» Request
Rewrite the lines below as a numbered list. Skip any blank lines and leave out the pictures.

===== Study material

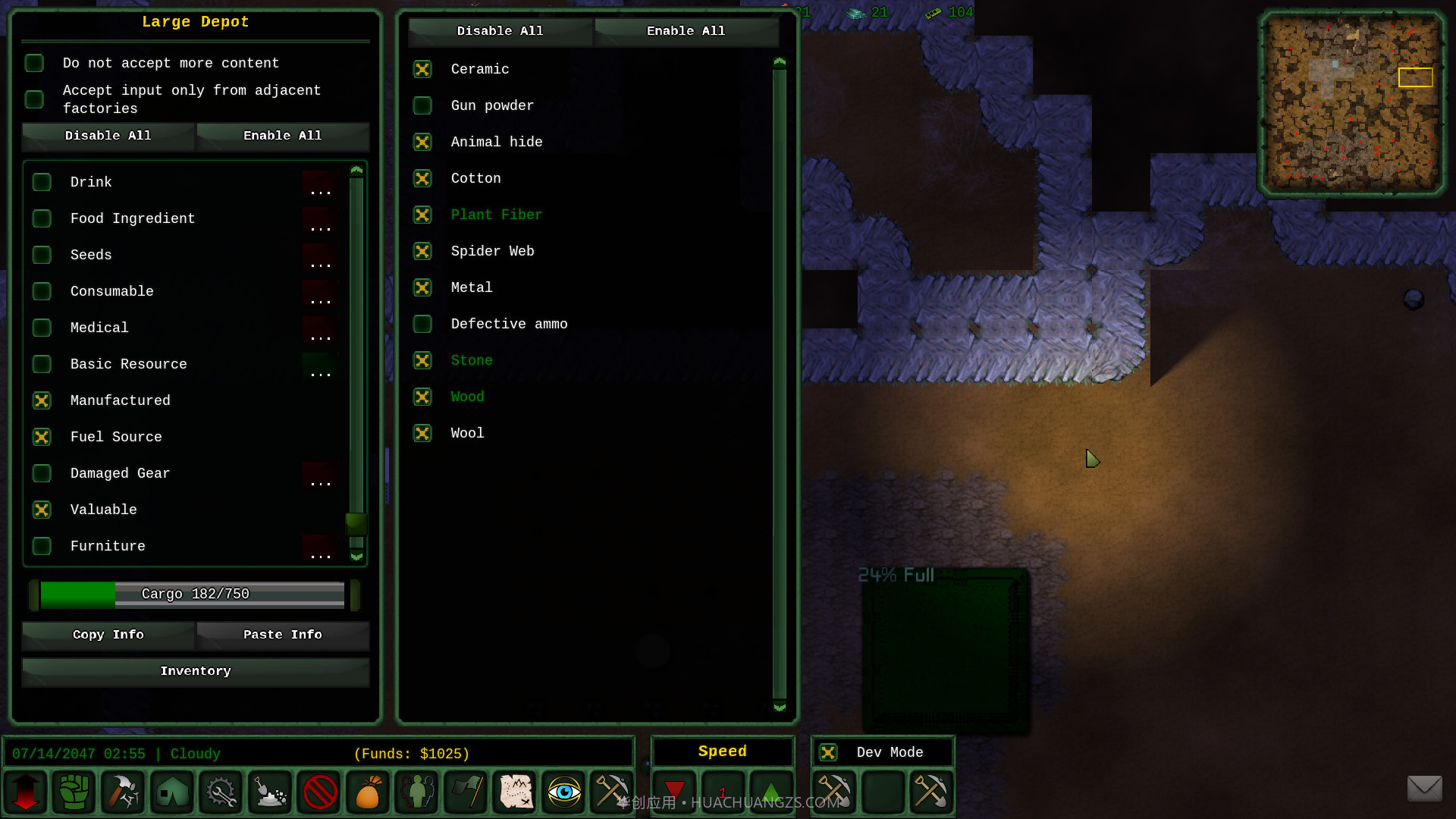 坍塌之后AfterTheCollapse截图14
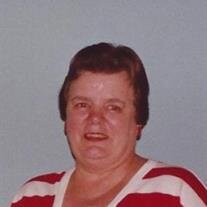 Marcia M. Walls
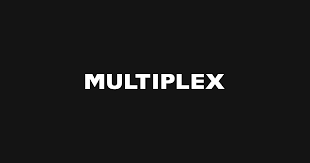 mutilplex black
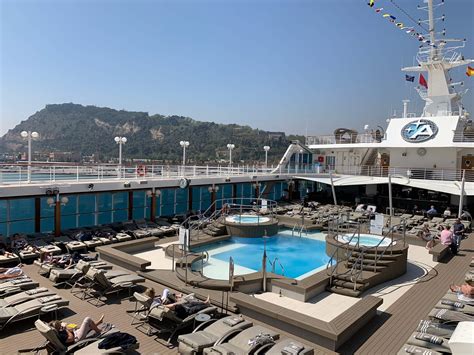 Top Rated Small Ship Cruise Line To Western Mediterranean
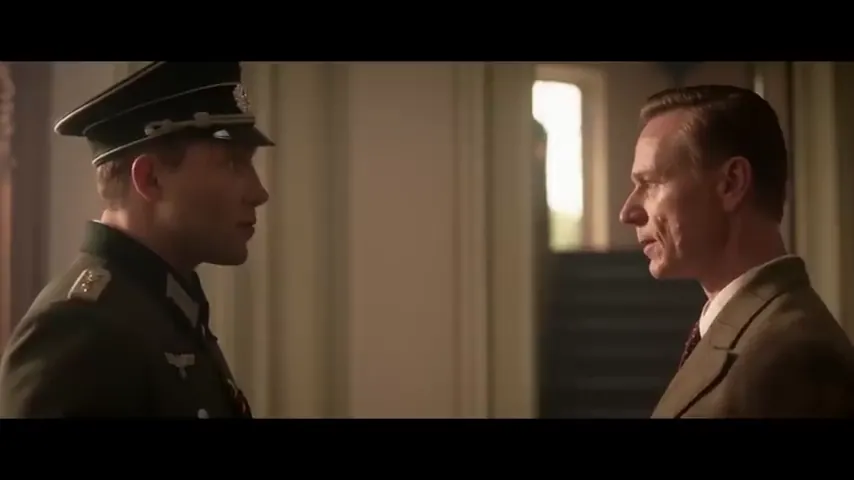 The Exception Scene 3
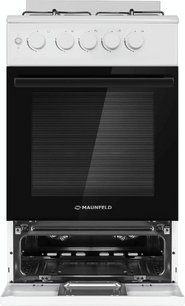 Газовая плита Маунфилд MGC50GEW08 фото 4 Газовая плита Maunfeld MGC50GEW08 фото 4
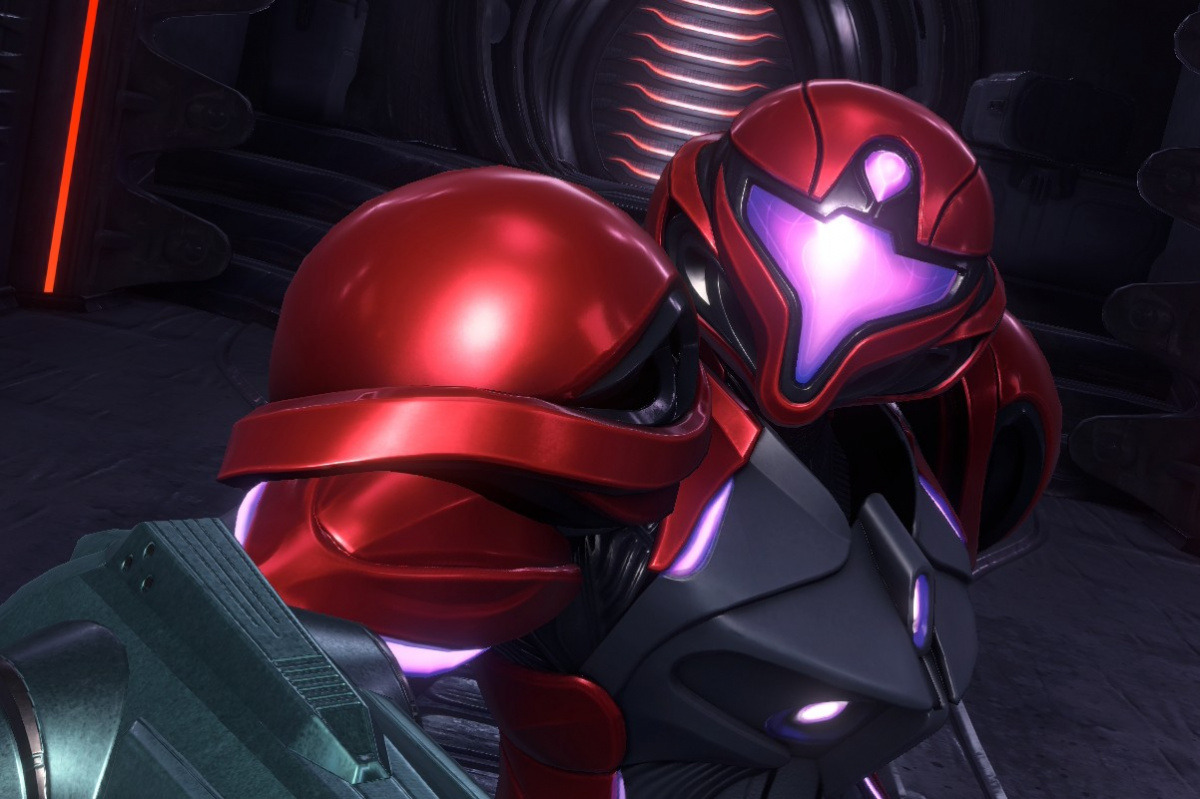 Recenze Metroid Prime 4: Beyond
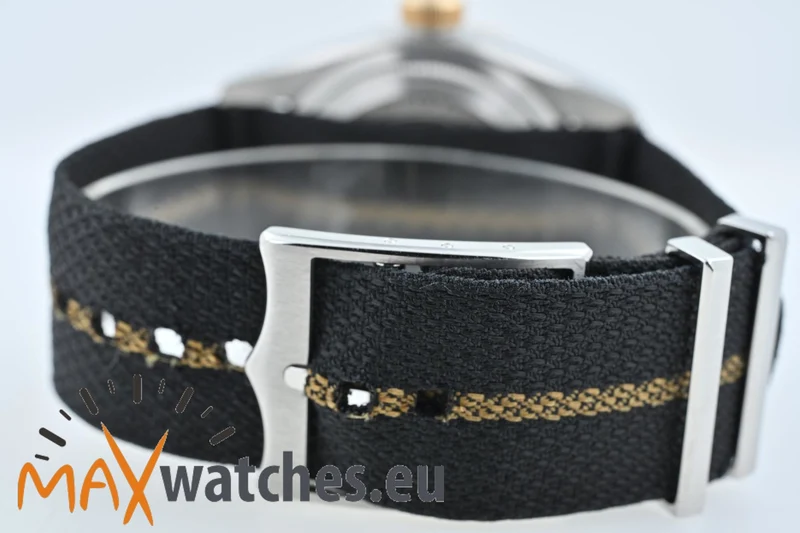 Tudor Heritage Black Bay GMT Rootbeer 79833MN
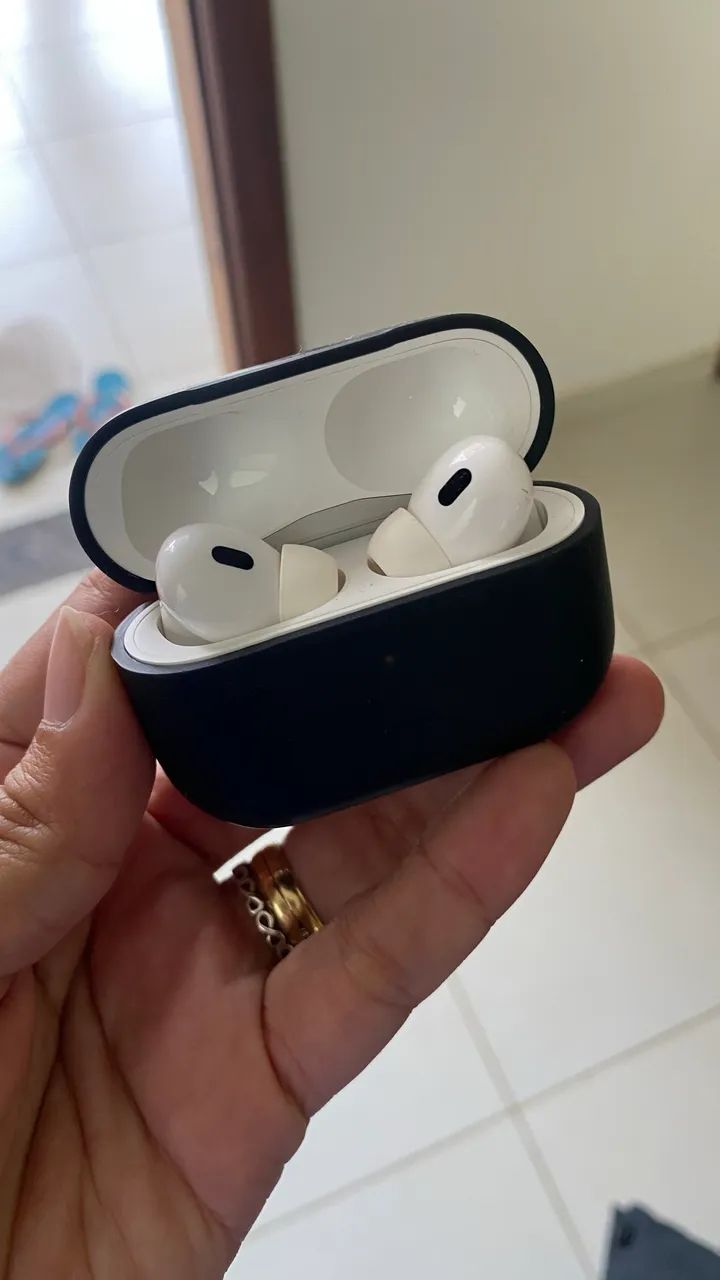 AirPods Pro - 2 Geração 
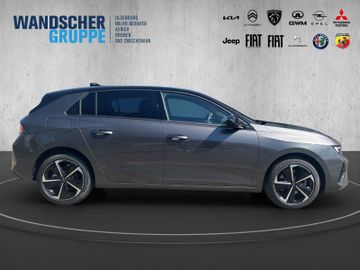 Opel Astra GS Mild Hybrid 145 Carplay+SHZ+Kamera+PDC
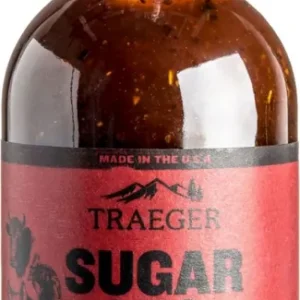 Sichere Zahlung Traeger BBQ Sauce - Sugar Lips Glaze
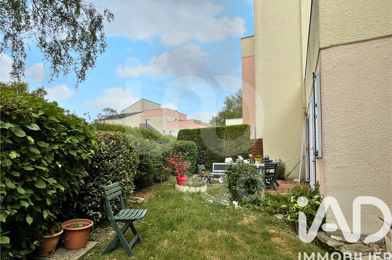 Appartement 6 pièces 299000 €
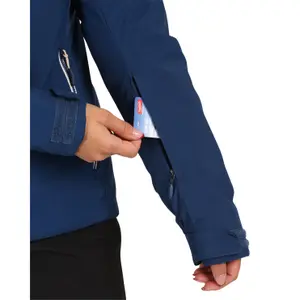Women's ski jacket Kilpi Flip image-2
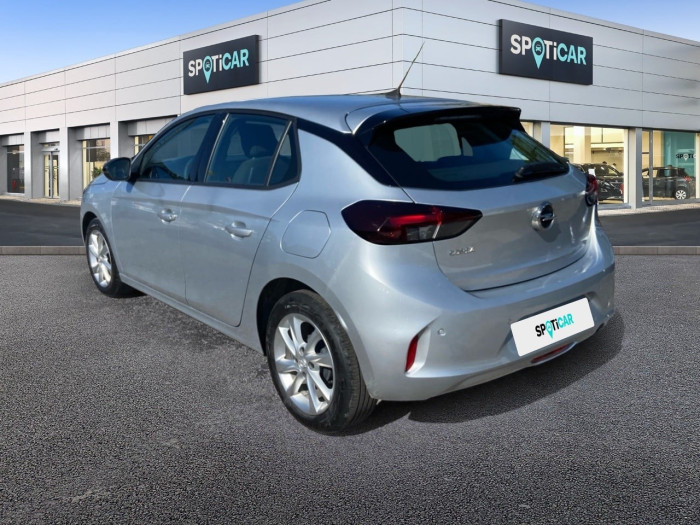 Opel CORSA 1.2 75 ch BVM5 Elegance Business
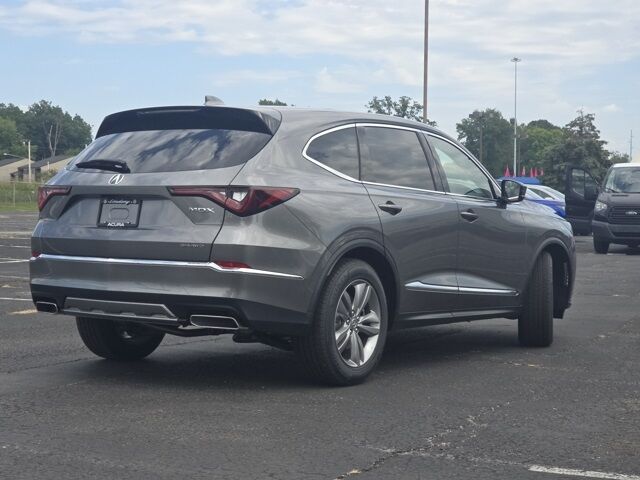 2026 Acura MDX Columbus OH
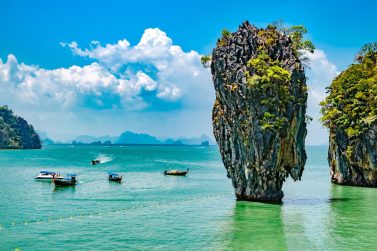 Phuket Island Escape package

==========

» Result
1.  坍塌之后AfterTheCollapse截图14
2.  Marcia M. Walls
3.  mutilplex black
4.  Top Rated Small Ship Cruise Line To Western Mediterranean
5.  The Exception Scene 3
6.  Газовая плита Маунфилд MGC50GEW08 фото 4 Газовая плита Maunfeld MGC50GEW08 фото 4
7.  Recenze Metroid Prime 4: Beyond
8.  Tudor Heritage Black Bay GMT Rootbeer 79833MN
9.  AirPods Pro - 2 Geração 
10.  Opel Astra GS Mild Hybrid 145 Carplay+SHZ+Kamera+PDC
11.  Sichere Zahlung Traeger BBQ Sauce - Sugar Lips Glaze
12.  Appartement 6 pièces 299000 €
13. Women's ski jacket Kilpi Flip image-2
14.  Opel CORSA 1.2 75 ch BVM5 Elegance Business
15.  2026 Acura MDX Columbus OH
16.  Phuket Island Escape package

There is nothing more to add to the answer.